▸ Set problem A
In the article about family food businesses, in what year did Patrick Oropeza start selling salteñas?
▸ Set problem B
Retype the records from the line holding "What span of" through the last line of the records, both ends included.

When Richmond Hill native Patrick Oropeza started selling the Bolivian empanadas known as salteñas at street fairs and the Rockaway Beach boardwalk in 2012, his parents had their reservations.
“You’re working with your hands,” Oropeza remembers his mother saying, “you should be working with your brains.”
Small business owners who emigrated from Bolivia in the 1980s, Oropeza’s parents hoped their son would seek another career.
“The whole American dream is being a lawyer, or having some kind of tech job,” says Oropeza, 32, who worked in advertising before running the Bolivian Llama Party food stands citywide with his brothers, Alex, 35, and David, 26.
But now that Bolivian Llama Party’ s $6 salteñas are in demand at hot spots like Smorgasburg or Williamsburg’s Output nightclub — and the brothers are being featured everywhere from MTV to Bolivian newspapers — Mom’s a supporter.
“She was like, ‘Holy crap!'” says Oropeza, “‘This is big!'”
The Oropezas are among a growing number realizing that if you run a small restaurant or stand based on your own heritage, you can be your own boss, find more fame than any ordinary office worker, and have a job that’s anything but impersonal.
That’s why Johnny Rivera, 22, decided to join his family’s El Rey Del Taco trucks in Astoria after high school. Rivera moved here from Guerrero, Mexico, to join his parents at the age of 13, and once dreamed of joining the police department.
“I used to tell [my parents], ‘Oh I never want to do it,'” says Rivera of running the trucks, but after spending weekends serving diners who raved over his mother Guadalupe’s tacos al pastor, he changed his mind. Finalists in 2014 Vendy Awards (honoring street food vendors), the family now also runs The King of Tacos restaurant in East Elmhurst.
“It’s really nice to see other people like your food, especially because it’s Mexican,” says Rivera, referring to the not-so-distant past when tacos weren’t always held in high regard by city foodies. “I mean, who would have ever thought?”
The increased desire to swap a cubicle for a food cart is driven by several reasons, says Ann Daw, president of the national Specialty Food Association, which has seen membership applications roughly double in the past five years. Not only is there a “relatively low cost of entry” to the industry, she says, “Part of it is being a little bit in control of your own life” as an entrepreneur, which Daw says is extra-enticing to younger generations.
“The appeal of food — the awareness, the entertainment — has never been higher,” Daw adds.

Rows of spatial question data
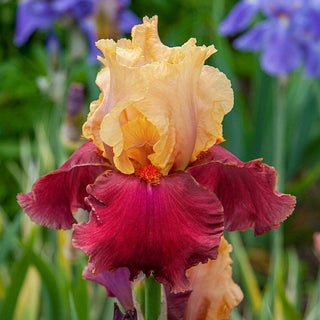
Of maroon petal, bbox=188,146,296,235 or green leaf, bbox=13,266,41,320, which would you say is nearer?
maroon petal, bbox=188,146,296,235

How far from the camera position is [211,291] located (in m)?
0.57

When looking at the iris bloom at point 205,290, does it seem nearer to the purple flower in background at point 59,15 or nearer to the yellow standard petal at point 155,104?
the yellow standard petal at point 155,104

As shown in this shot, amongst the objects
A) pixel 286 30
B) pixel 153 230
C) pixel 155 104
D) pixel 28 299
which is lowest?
pixel 28 299

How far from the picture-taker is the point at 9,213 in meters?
2.16

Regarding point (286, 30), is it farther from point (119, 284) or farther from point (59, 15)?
point (119, 284)

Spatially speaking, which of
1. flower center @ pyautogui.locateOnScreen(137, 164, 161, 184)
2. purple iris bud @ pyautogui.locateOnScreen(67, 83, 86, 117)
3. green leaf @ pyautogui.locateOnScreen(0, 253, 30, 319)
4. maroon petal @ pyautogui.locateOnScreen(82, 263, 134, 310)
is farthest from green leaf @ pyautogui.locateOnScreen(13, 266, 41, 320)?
flower center @ pyautogui.locateOnScreen(137, 164, 161, 184)

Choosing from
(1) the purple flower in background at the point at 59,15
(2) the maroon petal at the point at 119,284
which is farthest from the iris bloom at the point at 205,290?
(1) the purple flower in background at the point at 59,15

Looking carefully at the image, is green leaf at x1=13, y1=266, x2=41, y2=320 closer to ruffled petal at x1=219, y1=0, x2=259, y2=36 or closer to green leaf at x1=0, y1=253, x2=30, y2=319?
green leaf at x1=0, y1=253, x2=30, y2=319

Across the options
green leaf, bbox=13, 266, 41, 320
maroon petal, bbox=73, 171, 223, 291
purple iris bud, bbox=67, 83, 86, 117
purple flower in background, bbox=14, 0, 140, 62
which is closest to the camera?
maroon petal, bbox=73, 171, 223, 291

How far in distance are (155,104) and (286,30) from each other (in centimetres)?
142

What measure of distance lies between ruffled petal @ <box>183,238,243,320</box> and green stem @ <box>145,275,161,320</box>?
2.6 inches

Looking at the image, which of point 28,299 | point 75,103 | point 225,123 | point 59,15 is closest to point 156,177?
point 28,299

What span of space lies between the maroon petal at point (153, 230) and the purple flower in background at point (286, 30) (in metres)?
1.34

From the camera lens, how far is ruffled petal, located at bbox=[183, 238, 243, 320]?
57cm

▸ Response A
2012

▸ Response B
What span of space lies between the maroon petal at point (153, 230) and the purple flower in background at point (286, 30) (in metres)?
1.34

From the camera lens, how far is ruffled petal, located at bbox=[183, 238, 243, 320]?
57cm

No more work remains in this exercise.